The Poison Ivy malware kit is old. It was first seen in 2005, which makes it about 762 years old in Internet years. But that doesn’t mean it’s no longer useful, as evinced by the data collected by Microsoft in a new report on the tool, which shows that it is still in active use and is turning up on thousands of infected PCs.
Microsoft said it has removed Poison Ivy from more than 16,000 machines since adding it to the coverage of its Malicious Software Removal Tool in early October. The five most prevalent versions of the malware accounted for more than 8.5 percent of all of the malware removed by the MSRT in that time period, the company said. Microsoft’s malware Protection Center has released a detailed report on Poison Ivy, as well, which lays out the structural details of the tool, its various components, infection methods and how attackers obtain it.
Perhaps best known as the remote access Trojan (RAT) that was used as part of the attack on RSA this spring, Poison Ivy has been around for more than six years, although it’s now out of active development. The tool is openly distributed through a public Web site and it’s also available for sale on underground forums in modified versions that are more difficult to detect. Poison Ivy also was used in the recently exposed Nitro attacks against some organizations in the chemical industry.
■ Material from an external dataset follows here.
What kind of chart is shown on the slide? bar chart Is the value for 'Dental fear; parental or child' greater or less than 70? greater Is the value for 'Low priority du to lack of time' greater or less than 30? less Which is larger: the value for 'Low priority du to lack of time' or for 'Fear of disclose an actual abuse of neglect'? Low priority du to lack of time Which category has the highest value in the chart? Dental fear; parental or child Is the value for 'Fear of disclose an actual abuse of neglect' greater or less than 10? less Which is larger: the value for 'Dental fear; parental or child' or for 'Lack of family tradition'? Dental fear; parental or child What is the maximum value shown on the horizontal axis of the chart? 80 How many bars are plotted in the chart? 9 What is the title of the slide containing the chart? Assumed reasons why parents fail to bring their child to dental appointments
In essence, Poison Ivy is a server that sits on an infected machine and waits for commands from the client controlled by a remote attacker. It has a slew of capabilities, and gives even a semi-skilled attacker plenty of options once it’s installed. Using Poison Ivy, an attacker can log keystrokes, download and upload files, inject code into running processes, redirect Internet traffic and a host of other things.
“Poison Ivy enables its operators to create customized remote access trojan servers, which they then distribute to unsuspecting victims through exploits, social engineering, and other attack methods. Once the trojan component is executed on a victim’s machine, full control is handed over to the malware operator through the use of a client that is built into the builder of the malware,” Microsoft said in the report on Poison Ivy.
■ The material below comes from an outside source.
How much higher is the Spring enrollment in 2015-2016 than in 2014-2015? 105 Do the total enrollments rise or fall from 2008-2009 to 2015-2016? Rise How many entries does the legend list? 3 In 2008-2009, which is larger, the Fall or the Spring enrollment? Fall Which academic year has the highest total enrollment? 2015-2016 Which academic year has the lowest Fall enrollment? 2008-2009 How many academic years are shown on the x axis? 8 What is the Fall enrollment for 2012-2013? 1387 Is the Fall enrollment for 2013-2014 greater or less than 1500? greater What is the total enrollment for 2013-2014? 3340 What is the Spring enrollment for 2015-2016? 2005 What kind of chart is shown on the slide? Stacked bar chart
“The kit generates different types of payloads depending on the needs of the operator. The most typical scenario involves generating a PE binary (a Windows® executable), which then must be run on a target computer. The builder component can also be instructed to output a server as shellcode, which can then be used directly in an exploit.”
The payloads that Poison Ivy can generate come in a variety of flavors, including Windows executables and various types of shellcode.
Unlike some newer attack tools and malware kits, Poison Ivy does not include any kind of infection mechanism. Each individual attacker is responsible for finding methods for infecting his own victims. It often shows up in phishing emails and also is sometimes used as the payload in attacks that exploit known or unknown vulnerabilities in Windows or applications. The last public version of Poison Ivy was released more than three years ago, but it’s possible that the author has still been creating private versions for specific customers since then.